Aufgabenstellung —
Was sollen die Versuchspersonen laut Lesetext beim Stroop Task möglichst schnell sagen?

Lesetext —
* * *

Es ist ein ungeschriebenes Gesetz, dass in deutschen Büros nicht nur Drucker, Kaffeemaschinen und angetrocknete Pflanzen zur Grundausstattung gehören, sondern auch der Kollege mit der Süßigkeitenschublade. Einen gibt es immer, der Vorräte für schlechte Zeiten anlegt.

Wenn ein Projekt fertig werden muss, der Druck steigt und bei allen höchste Konzentration gefragt ist, bekommt er besonders oft Besuch: "Hast du noch was?", fragen wir und zeigen auf die Schublade. Darin hat der Kollege alles, wonach man sich in schwachen Momenten sehnt. Schokolade von hell bis dunkel, Bonbons von Kirsch bis Zitrone, Fruchtgummis von Bären bis zu Fröschen.

Dass wir ausgerechnet in stressigen Zeiten Heißhunger auf Süßes bekommen, ist kein Zufall. Damit wir denken, uns konzentrieren und Stress aushalten können, braucht das Gehirn Glukose. Der Einfachzucker versorgt die Neuronen mit Energie, so dass sie Impulse senden können.

Treibstoff für das Gehirn

Wie wichtig die Energieversorgung ist, haben Psychologen immer wieder gezeigt, indem sie Versuchspersonen auf diverse Arten piesackten. Beim sogenannten Stroop Task zum Beispiel erscheinen Wörter auf einem Bildschirm. Die Probanden müssen möglichst schnell sagen, in welcher Farbe die Wörter geschrieben sind. Schwierig wird es dadurch, dass das Wort "Rot" etwa in blauer Farbe erscheint. Ein verwirrendes Experiment, das Konzentration erfordert. Und ausreichend Energie, wie in einem Übersichtsartikel der Psychologen Matthew Gailliot und Roy Baumeister von der Florida State University nachzulesen ist: Wer gerade viel Glukose in Blut und Hirn zur Verfügung hat, reagiert schneller und macht weniger Fehler.

* * *

Vorliegende Auflistung —

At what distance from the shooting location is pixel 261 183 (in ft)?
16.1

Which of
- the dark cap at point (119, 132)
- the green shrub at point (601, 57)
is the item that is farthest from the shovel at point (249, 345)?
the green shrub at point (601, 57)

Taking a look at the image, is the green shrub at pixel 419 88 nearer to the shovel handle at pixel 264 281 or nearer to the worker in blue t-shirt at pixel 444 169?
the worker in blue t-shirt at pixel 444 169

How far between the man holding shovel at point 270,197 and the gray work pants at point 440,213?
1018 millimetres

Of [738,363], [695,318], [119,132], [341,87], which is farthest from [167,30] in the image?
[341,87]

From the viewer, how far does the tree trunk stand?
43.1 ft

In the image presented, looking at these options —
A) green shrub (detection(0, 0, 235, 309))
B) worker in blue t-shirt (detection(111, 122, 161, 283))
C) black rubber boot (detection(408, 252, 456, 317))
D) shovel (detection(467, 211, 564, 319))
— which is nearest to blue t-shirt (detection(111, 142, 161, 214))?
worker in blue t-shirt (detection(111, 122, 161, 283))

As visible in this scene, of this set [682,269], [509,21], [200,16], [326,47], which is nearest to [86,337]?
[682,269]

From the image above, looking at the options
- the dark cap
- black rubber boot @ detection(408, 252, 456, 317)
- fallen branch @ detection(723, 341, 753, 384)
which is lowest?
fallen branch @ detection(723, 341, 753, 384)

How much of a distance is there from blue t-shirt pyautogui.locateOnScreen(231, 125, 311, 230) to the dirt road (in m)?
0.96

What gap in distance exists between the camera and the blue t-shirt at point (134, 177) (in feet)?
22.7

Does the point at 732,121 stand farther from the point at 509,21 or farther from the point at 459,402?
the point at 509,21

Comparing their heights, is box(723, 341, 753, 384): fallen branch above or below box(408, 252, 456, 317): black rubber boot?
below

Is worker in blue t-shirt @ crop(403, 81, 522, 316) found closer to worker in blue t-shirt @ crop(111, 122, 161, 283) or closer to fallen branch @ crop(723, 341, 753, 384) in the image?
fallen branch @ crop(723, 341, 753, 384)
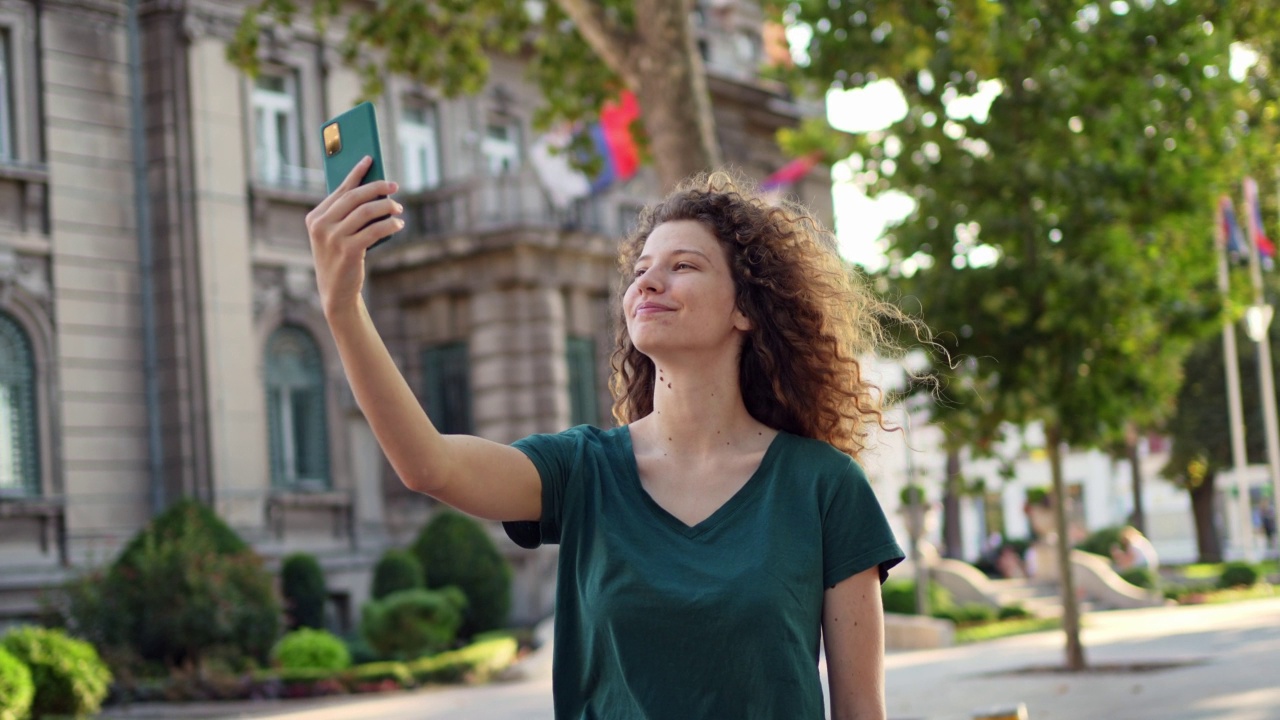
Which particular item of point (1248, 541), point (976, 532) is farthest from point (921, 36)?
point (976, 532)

* * *

Lösung —
Sie sollen sagen, in welcher Farbe die Wörter geschrieben sind.